Originally published at: Google's Pixel 8 phones make an AI-enhanced splash | Boing Boing
…
It saws something about smartphones, that I assumed that the AI would be applied to the camera rather than the phone functionality.
I’m naive, but Im beginning to feel like “AI” is just another marketing buzzword in a case like this. Did we really need “AI” to recognize the word “ummm” and not transcribe it? Or did they just improve the code?
I like my Pixel 5, as it’s my preferred size, but Google will kill support for it shortly, which seems ridiculous after only 3 years. Also, the 5 was the last one with the free photo storage deal.
So I’ve gone ahead and ordered a Fairphone 5 which should be arriving any day now. Potentially up to 10 years of updates, and user-serviceable.
I have really enjoyed my 5, but things are gradually going wrong with it, and it’s never been great at, y’know, answering phone calls.
Without AI, you can program it to do a pretty good job of recognizing when someone says “umm” and leaving it out.
Implementing AI would help it do a better job of understanding when YOU say “umm”.
That said, I’ve no idea which is actually implemented here, but it’s possible it’s valid.
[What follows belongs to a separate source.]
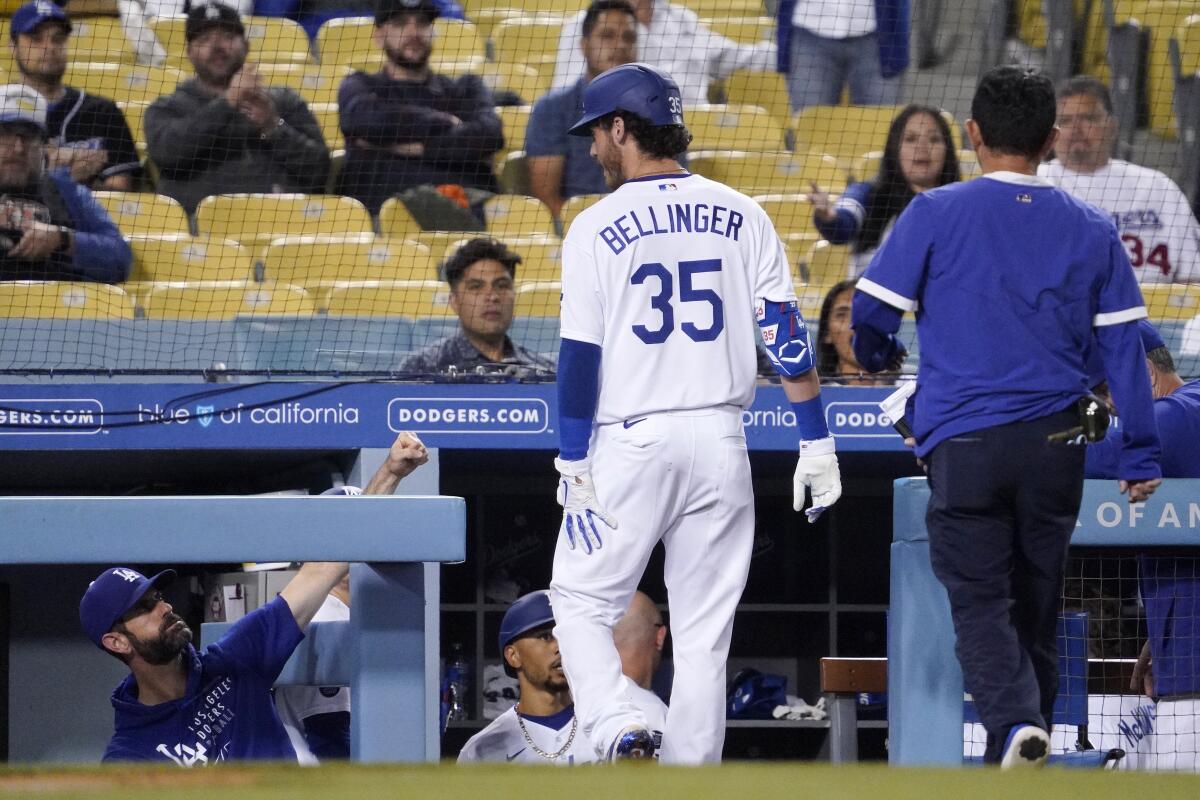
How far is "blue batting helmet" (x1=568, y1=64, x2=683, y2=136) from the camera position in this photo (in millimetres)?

Even if it’s not implemented on the phone itself, it’s plausible that an AI model was used in development to build the filter.
I mean, it is a marketing buzzword, but without more info, I couldn’t say how hollow it is.
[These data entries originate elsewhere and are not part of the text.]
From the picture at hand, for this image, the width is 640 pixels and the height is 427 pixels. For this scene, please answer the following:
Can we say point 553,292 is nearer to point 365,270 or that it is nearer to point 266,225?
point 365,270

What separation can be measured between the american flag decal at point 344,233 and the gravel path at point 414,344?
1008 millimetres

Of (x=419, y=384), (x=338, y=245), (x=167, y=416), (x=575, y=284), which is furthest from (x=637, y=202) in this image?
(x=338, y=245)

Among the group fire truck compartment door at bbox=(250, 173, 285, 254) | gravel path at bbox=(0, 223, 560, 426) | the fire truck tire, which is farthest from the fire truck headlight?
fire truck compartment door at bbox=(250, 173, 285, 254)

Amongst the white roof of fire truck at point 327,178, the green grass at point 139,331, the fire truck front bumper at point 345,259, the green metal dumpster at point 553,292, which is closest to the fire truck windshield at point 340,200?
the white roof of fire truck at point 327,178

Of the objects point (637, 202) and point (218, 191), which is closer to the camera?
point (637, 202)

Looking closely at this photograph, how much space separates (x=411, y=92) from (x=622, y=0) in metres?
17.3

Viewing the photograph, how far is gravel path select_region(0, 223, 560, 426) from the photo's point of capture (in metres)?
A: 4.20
I realize there are going to be dozens of different flavors of “AI”, but can you tell me the naive consumer what is actually happening in general terms?
I’m guessing it works like the text and image generators where it samples x number of possibilities and then creates a composite of the average? So when I say umm it is going to review what other words I said, review that with my samples or external samples, then decides whether I wanted to transcribe um or not?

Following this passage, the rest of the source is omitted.